**Page:**
<<<<
Autun songe des mages
Cathédrale d’Autun, chapiteau. Voir une représentation qui ne fait pas partie du texte ! Mais elle en traduit magnifiquement le sens. L’ange touche le mage : à travers la naissance de l’étoile, c’est un véritable toucher, une incarnation de l’appel divin. Quelque chose qui réveille. Et le messager pointe cette étoile : regarde-la, fixe-la, tu y trouveras celui que tu cherches, c’est déjà sa présence!

     Ils reviennent à ce qu’ils savaient, à l’étoile. Etait-elle devenue invisible ? C’est peu probable. Je crois plutôt que, peu certains de la valeur de ce qu’on leur a dit au palais, réduits à ce seul moyen, ils le scrutent encore plus attentivement : c’est maintenant qu’ils découvrent en elle quelque chose de plus, qu’elle indique elle-même un lieu. Ce qu’ils ont perçu de Jésus dans leur éloignement est suffisant, pourvu qu’ils s’y attachent et creusent cette source. Ils y trouvent de quoi avancer et se repérer. « Regardant l’étoile, ils se réjouissent d’une immense joie profondément. » La joie, c’est le sentiment qui naît d’un bonheur présent. Ainsi pour eux : l’étoile n’est pas Jésus, n’est pas l’enfant qu’il cherchent. Mais quand ils découvrent qu’elle leur indique où le trouver, qu’elle est encore plus étonnante qu’ils ne l’avaient d’abord cru, qu’elle va les mener à coup sûr au terme de leur quête, la joie est totale et définitive, déjà. Ils sont habités par l’anticipation du terme de leur quête, et chercher c’est déjà trouver.
>>>>
**Enregistrements de données:**
<<<<
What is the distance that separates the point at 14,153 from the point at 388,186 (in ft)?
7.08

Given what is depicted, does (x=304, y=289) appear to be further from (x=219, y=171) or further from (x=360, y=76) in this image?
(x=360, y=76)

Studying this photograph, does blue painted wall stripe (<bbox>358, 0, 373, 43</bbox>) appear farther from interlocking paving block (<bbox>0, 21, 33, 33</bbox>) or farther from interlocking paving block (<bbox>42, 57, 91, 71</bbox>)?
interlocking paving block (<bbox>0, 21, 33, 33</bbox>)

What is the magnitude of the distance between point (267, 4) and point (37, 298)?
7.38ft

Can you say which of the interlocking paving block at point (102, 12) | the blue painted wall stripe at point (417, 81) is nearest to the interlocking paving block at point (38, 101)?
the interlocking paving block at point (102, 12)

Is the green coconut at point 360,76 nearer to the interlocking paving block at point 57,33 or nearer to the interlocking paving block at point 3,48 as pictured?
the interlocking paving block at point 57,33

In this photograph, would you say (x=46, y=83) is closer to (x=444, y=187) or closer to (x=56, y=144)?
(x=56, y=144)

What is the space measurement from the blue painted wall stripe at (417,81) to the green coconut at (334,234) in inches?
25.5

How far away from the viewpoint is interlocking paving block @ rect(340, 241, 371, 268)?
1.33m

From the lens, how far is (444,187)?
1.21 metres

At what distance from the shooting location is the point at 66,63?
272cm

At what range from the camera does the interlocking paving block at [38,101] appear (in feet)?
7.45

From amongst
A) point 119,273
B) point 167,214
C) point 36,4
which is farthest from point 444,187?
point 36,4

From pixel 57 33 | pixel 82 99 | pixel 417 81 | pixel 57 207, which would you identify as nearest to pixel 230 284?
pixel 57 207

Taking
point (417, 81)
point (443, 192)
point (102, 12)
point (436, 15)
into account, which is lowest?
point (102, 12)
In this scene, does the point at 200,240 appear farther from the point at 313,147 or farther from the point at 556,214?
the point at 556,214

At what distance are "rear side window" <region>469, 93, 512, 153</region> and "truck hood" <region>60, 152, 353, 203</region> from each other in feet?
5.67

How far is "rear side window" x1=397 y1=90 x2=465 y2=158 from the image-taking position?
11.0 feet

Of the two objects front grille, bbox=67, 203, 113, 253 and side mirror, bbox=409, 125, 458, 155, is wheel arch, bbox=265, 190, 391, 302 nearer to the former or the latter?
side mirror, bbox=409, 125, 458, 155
>>>>
<<<<
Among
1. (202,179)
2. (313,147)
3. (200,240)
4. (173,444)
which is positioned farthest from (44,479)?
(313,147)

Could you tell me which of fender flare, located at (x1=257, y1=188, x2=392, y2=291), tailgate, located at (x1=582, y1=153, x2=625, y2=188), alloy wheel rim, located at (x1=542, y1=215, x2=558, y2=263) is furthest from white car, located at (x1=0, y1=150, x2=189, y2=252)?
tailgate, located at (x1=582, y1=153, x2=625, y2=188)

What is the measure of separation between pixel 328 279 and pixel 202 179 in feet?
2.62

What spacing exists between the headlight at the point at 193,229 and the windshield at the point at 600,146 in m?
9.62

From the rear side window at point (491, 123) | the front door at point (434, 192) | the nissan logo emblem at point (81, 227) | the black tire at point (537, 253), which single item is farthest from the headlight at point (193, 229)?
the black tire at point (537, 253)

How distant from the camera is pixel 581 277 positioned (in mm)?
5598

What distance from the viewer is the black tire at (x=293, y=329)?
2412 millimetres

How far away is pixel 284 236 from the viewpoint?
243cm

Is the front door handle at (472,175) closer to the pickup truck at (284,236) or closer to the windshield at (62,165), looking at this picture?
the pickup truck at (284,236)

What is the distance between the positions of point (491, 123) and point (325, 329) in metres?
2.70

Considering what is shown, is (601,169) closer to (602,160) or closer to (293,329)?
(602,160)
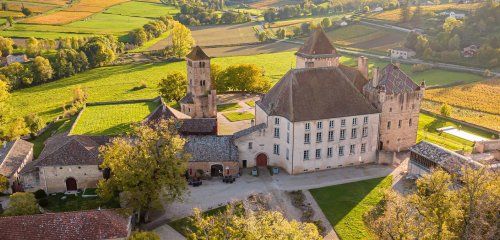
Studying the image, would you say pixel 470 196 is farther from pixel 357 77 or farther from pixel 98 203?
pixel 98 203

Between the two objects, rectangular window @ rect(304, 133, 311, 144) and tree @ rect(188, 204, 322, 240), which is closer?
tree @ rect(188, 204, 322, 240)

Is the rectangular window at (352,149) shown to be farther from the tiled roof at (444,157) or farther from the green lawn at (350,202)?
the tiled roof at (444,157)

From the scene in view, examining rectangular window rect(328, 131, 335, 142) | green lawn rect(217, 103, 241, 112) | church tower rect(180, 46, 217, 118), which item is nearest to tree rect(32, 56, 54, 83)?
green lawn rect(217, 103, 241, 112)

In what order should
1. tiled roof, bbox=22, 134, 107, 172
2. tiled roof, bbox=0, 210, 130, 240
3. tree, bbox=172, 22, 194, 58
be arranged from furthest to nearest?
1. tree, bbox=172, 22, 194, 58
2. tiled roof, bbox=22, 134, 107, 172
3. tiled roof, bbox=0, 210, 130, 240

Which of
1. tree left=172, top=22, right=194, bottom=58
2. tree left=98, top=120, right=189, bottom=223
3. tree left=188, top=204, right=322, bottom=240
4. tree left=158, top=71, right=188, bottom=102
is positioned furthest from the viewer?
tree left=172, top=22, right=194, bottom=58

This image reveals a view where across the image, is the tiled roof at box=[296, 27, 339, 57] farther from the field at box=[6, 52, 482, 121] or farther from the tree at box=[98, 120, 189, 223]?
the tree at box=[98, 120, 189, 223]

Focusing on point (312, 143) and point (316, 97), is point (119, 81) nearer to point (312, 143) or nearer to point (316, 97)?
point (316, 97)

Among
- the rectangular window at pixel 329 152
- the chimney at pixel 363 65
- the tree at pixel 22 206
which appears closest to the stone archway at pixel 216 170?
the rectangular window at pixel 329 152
>>>>
**Exercice proposé:** Reprenez le texte sur les mages et l'étoile après sa dernière phrase et poursuivez-le.

**Réponse rédigée:**
     Et les mages vont, et trouveront « l’enfant et sa mère« , comme Joseph veillait sur « l’enfant et sa mère« . Ils sont conduits au cœur de ce qui est confié si précieusement à la garde de Joseph. Finalement, ce passage par Jérusalem qui prend tant de place dans le récit montre peut-être ce qui prend trop de place dans nos vies et trouble notre quête. Chercher nous fait trop facilement avoir recours au pouvoir : à ceux qui peuvent, à ceux qui savent ; nous efforcer nous-mêmes de savoir et de pouvoir. Mais c’est une perte de temps : les indices qui nous ont mis en route, aussi ténus soient-ils, comportent s’ils sont authentiques tout ce qu’il faut pour que notre quête soit menée à terme. Regarder son étoile, scruter sa vocation, approfondir toujours ce qui nous a motivé d’abord, ce qui a provoqué dans notre vie un ébranlement nouveau : c’est là que nous trouvons tout, et plus encore que nous n’osons imaginer. Là que nous trouvons aussi la joie, la joie profonde. Eh bien, cher lecteur, si j’ai un vœu à formuler pour toi et les tiens cette année, c’est celui-là : prends conscience de ton étoile, scrute-la sans cesse, reviens-y avec confiance, et découvre ta joie !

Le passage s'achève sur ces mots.